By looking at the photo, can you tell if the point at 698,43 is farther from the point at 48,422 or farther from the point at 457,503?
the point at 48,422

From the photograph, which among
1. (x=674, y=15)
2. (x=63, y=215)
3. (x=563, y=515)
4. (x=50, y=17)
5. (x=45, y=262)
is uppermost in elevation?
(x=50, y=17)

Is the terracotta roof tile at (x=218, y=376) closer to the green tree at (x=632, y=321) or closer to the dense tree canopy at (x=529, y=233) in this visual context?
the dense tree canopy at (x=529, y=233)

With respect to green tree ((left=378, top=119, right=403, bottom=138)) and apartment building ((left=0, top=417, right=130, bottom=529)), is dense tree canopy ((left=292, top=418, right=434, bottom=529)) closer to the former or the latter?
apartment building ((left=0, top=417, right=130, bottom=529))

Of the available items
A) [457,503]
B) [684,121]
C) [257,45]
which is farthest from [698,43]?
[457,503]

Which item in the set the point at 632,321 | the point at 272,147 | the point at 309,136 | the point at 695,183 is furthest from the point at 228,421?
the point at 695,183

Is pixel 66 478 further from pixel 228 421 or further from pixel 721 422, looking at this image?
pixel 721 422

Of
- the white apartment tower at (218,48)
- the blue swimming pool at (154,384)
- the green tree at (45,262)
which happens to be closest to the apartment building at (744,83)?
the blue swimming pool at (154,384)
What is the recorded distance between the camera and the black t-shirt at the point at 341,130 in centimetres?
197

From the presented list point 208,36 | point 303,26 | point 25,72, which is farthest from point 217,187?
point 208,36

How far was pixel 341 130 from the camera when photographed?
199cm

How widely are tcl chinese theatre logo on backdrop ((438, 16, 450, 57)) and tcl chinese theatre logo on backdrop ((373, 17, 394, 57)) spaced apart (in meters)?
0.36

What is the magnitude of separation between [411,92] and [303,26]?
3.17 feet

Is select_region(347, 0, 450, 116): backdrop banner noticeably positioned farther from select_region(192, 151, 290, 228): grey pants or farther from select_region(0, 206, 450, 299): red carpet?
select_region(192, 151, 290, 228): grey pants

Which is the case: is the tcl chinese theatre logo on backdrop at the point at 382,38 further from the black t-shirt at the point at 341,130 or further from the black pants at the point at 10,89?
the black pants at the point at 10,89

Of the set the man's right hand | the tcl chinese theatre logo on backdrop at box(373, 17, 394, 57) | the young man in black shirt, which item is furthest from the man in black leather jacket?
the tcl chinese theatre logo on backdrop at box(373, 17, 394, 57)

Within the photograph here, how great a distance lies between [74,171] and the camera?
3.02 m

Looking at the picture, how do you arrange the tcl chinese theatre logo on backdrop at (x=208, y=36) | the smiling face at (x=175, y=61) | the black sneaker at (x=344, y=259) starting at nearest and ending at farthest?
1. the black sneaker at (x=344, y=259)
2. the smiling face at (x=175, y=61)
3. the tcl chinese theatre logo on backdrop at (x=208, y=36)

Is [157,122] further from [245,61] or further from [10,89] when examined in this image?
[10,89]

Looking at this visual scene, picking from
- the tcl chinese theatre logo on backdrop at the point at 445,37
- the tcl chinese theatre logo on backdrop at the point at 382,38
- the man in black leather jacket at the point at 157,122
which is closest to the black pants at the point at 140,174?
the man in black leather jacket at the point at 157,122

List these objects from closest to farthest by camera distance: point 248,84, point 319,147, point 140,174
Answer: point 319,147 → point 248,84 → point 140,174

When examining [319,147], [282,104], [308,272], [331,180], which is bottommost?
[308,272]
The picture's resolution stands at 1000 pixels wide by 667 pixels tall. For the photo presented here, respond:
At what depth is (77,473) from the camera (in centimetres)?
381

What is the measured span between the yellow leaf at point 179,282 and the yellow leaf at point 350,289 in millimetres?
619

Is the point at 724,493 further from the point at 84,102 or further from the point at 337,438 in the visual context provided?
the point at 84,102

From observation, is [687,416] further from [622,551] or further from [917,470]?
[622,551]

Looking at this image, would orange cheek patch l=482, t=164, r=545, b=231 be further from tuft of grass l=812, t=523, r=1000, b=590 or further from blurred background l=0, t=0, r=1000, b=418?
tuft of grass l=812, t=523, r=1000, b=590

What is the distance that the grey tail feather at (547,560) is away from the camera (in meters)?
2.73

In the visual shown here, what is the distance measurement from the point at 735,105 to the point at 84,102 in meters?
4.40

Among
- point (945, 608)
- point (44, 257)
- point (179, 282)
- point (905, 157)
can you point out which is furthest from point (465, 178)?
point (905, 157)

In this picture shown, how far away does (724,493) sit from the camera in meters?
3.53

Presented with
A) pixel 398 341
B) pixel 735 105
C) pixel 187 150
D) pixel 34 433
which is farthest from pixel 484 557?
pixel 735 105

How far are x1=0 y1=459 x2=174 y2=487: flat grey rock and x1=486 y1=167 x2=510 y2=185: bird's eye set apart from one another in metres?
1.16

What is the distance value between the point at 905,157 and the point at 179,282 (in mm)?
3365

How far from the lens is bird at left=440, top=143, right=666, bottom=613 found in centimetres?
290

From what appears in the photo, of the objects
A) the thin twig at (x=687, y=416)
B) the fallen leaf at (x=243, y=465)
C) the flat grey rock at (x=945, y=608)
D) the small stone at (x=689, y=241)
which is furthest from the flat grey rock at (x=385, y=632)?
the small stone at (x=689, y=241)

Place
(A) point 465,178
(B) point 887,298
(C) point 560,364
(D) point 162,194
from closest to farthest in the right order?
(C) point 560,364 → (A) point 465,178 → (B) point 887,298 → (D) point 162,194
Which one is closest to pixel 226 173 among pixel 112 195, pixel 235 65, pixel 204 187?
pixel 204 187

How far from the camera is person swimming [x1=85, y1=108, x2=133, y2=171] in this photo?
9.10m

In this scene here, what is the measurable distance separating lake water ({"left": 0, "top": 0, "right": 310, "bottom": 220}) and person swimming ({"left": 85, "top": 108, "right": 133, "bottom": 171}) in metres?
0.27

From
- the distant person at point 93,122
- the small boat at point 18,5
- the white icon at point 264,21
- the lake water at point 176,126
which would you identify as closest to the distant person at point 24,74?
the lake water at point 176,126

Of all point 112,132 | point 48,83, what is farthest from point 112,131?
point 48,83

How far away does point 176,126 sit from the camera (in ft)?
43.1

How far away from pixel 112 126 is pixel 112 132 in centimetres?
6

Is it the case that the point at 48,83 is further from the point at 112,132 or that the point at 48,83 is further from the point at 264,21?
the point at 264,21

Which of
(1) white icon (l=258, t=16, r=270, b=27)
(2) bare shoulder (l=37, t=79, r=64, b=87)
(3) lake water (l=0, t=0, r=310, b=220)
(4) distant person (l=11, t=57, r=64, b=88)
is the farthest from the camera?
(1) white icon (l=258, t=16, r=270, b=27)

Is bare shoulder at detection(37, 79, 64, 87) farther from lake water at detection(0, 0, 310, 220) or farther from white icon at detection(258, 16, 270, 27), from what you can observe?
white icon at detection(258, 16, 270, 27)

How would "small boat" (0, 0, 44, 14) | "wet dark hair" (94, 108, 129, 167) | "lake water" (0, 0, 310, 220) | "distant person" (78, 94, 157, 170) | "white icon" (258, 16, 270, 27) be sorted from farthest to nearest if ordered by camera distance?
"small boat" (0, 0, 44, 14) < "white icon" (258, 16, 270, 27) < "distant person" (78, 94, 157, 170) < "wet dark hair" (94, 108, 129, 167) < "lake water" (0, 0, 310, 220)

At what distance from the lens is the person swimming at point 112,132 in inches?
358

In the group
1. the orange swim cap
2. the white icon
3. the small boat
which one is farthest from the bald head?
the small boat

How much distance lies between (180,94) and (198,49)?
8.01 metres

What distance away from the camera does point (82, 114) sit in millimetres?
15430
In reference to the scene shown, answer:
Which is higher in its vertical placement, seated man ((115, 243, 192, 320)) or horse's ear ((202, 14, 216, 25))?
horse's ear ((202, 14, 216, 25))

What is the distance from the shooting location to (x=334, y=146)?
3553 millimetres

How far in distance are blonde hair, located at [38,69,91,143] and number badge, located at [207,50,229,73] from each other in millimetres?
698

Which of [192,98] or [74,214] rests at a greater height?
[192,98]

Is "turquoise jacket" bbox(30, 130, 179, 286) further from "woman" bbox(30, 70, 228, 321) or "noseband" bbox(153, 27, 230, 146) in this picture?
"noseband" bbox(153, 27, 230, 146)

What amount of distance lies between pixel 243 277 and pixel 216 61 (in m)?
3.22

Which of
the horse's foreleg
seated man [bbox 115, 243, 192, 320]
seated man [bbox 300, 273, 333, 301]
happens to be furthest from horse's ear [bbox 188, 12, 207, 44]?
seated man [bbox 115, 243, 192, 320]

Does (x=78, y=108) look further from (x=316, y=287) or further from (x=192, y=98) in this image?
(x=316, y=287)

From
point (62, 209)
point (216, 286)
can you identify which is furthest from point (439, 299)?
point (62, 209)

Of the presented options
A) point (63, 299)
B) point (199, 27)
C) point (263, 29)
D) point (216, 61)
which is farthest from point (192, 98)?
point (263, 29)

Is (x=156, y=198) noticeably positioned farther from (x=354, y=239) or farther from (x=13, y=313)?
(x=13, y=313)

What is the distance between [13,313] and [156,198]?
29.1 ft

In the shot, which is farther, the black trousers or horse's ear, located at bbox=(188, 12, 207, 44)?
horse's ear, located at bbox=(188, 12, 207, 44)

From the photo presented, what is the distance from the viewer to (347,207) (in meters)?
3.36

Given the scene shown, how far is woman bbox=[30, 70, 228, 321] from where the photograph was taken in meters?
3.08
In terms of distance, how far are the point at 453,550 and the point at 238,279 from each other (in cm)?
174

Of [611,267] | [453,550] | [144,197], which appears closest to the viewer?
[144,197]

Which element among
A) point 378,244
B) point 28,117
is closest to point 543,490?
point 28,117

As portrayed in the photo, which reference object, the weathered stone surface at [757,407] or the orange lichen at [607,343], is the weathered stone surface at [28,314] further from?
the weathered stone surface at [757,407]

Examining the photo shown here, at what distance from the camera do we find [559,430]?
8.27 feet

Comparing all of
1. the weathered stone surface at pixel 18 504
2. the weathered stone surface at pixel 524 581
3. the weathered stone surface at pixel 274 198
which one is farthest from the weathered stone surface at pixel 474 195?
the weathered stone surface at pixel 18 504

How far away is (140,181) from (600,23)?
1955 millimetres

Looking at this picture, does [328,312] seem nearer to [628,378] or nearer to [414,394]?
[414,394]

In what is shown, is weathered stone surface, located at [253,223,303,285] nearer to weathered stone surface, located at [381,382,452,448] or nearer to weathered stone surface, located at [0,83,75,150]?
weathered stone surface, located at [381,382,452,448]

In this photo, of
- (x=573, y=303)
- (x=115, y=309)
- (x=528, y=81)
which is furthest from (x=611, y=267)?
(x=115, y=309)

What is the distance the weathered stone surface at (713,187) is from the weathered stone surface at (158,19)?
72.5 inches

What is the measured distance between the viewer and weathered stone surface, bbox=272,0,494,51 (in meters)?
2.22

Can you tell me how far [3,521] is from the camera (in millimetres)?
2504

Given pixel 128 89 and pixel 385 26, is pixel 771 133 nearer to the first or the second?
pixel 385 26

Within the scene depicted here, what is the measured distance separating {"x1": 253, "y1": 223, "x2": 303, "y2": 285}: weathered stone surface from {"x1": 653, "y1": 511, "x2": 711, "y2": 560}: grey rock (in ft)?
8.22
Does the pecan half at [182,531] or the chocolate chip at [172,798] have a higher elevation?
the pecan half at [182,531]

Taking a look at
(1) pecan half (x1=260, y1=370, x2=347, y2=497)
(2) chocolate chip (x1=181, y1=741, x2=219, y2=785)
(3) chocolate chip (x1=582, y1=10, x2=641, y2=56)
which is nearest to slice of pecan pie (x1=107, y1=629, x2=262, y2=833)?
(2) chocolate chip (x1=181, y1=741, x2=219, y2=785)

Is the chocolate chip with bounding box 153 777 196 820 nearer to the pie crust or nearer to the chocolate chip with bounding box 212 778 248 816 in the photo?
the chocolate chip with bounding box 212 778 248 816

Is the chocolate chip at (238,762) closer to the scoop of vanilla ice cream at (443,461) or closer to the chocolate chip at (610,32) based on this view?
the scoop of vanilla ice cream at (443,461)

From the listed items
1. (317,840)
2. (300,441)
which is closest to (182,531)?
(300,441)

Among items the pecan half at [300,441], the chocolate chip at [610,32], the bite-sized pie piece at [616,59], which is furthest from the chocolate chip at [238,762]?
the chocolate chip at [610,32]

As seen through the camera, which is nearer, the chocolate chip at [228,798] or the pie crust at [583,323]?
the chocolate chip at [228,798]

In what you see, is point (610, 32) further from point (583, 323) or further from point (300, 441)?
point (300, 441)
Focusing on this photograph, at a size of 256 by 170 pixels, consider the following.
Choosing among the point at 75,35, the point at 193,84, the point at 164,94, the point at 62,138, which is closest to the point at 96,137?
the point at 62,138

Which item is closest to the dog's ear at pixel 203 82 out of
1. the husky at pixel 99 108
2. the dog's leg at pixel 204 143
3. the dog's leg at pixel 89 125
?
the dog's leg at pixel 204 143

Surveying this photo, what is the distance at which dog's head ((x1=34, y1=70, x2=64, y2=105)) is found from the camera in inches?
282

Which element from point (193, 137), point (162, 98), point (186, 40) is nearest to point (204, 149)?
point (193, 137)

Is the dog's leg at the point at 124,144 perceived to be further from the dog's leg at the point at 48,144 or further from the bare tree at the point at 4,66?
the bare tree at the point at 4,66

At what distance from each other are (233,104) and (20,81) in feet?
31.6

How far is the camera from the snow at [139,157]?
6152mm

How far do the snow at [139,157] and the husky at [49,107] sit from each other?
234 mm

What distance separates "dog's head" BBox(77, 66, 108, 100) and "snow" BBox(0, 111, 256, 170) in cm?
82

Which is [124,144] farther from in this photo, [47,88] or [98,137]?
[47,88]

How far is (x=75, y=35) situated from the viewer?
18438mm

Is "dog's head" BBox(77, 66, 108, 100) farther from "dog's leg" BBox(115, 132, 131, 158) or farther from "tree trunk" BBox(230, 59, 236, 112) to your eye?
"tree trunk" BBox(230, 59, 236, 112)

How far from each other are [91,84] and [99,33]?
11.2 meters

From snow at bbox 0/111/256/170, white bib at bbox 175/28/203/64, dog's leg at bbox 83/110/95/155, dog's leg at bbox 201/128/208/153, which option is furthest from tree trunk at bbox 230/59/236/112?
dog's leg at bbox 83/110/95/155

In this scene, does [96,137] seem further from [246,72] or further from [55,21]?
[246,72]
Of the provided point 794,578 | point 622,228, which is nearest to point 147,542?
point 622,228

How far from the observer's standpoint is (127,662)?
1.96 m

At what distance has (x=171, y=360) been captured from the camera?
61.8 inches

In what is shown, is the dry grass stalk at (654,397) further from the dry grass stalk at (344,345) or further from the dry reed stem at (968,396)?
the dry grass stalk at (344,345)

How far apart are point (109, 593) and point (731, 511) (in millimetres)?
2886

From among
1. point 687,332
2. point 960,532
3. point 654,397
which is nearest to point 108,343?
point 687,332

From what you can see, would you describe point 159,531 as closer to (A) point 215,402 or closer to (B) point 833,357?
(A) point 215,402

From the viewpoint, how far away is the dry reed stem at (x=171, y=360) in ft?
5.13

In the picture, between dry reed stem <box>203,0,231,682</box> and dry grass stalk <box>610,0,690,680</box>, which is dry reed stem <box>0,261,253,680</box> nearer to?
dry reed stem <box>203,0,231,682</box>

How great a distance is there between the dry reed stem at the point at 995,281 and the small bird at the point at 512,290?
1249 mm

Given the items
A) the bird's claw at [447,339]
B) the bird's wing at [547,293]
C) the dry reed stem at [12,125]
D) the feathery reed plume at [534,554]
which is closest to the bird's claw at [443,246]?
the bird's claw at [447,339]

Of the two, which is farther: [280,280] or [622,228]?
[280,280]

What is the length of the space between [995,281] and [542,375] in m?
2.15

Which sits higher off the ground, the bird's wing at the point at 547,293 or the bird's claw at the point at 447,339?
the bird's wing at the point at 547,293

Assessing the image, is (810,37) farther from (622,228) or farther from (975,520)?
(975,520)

________________

> **REQUEST**:
Copy the entries above word for word, starting at the line that contains "In the picture, between" and ending with the last line of the entries.

> **ANSWER TO THE TASK**:
In the picture, between dry reed stem <box>203,0,231,682</box> and dry grass stalk <box>610,0,690,680</box>, which is dry reed stem <box>0,261,253,680</box> nearer to?
dry reed stem <box>203,0,231,682</box>

How great a distance is there between the dry reed stem at the point at 995,281 and the small bird at the point at 512,290?
1249 mm

Given the items
A) the bird's claw at [447,339]
B) the bird's wing at [547,293]
C) the dry reed stem at [12,125]
D) the feathery reed plume at [534,554]
which is closest to the bird's claw at [443,246]?
the bird's claw at [447,339]

Of the two, which is farther: [280,280] or [622,228]?
[280,280]

What is the length of the space between [995,281] and [542,375] in m?
2.15

Which sits higher off the ground, the bird's wing at the point at 547,293 or the bird's claw at the point at 447,339?
the bird's wing at the point at 547,293

Assessing the image, is (810,37) farther from (622,228) or farther from (975,520)?
(975,520)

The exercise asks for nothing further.